Ni dolor, ni excusas
Play offs de 1993 ante los Hawks de Dominique Wilkins. Tercer partido de la serie en Atlanta. Tras lanzar a canasta en suspensión, meterla, y dar sus clásicos pasitos de puntillas hacia atrás, Mike se tuerce completamente el tobillo derecho en le tercer cuarto. La imagen del 23 en el suelo, agarrado a la pierna del trainer de los Bulls mientras se retorcía de dolor, parecía el adiós al tercer anillo seguido. Se lo llevaron en brazos al vestuario sin poder apoyar el pie. La serie marchaba 2-0 para Chicago ¿para qué arriesgar? Pues porque mentalmente no ha habido nadie con su determinación. Volvió en el último periodo y estaba cojo, jugando casi exclusivamente sobre un pie. Metió 14 de sus 39 puntos dando un recital y los Bulls cerraron la serie 88-98. Exhibición sin excusas.

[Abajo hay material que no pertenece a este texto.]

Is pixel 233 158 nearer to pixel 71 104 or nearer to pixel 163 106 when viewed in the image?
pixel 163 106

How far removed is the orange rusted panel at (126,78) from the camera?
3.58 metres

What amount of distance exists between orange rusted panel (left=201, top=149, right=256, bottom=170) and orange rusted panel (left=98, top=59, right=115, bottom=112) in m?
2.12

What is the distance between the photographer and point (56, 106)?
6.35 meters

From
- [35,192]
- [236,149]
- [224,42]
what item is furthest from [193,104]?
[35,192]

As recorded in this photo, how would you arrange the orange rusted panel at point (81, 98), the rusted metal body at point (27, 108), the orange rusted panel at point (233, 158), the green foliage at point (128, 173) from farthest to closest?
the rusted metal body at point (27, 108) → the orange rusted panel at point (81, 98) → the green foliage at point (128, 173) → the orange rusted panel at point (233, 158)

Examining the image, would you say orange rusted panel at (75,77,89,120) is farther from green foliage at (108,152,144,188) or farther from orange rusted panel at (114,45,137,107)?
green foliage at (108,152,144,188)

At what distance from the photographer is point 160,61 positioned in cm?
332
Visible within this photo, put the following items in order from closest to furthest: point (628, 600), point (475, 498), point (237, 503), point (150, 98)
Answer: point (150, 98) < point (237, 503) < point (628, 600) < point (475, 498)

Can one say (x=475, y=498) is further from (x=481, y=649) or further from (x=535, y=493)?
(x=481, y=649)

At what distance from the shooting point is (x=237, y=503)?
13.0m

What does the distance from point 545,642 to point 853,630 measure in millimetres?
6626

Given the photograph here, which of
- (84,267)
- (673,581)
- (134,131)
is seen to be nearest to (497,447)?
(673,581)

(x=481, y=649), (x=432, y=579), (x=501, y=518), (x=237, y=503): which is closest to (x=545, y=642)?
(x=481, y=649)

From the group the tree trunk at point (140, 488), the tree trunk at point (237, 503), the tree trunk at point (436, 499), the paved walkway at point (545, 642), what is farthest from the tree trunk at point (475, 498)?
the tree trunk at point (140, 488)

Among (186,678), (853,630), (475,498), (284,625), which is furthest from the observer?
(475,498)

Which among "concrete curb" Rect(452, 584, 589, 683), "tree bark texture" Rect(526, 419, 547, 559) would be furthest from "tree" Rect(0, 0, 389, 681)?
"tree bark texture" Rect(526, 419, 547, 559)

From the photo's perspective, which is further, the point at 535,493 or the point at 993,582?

Son sólo algunos de los muchos ejemplos, porque así podríamos seguir durante varias revistas completas. Lo que fue Michael Jordan no hay que explicárselo a aquellos que lo vivieron. No es necesario. Sin embargo, esta muestra va para los jóvenes que llegan ahora y que podrían considerar la ceremonia del 11 de septiembre como una más, cuando no lo es. Le llega el turno a Michael, y éste es el cariñoso homenaje de todos los que hacemos GIGANTES.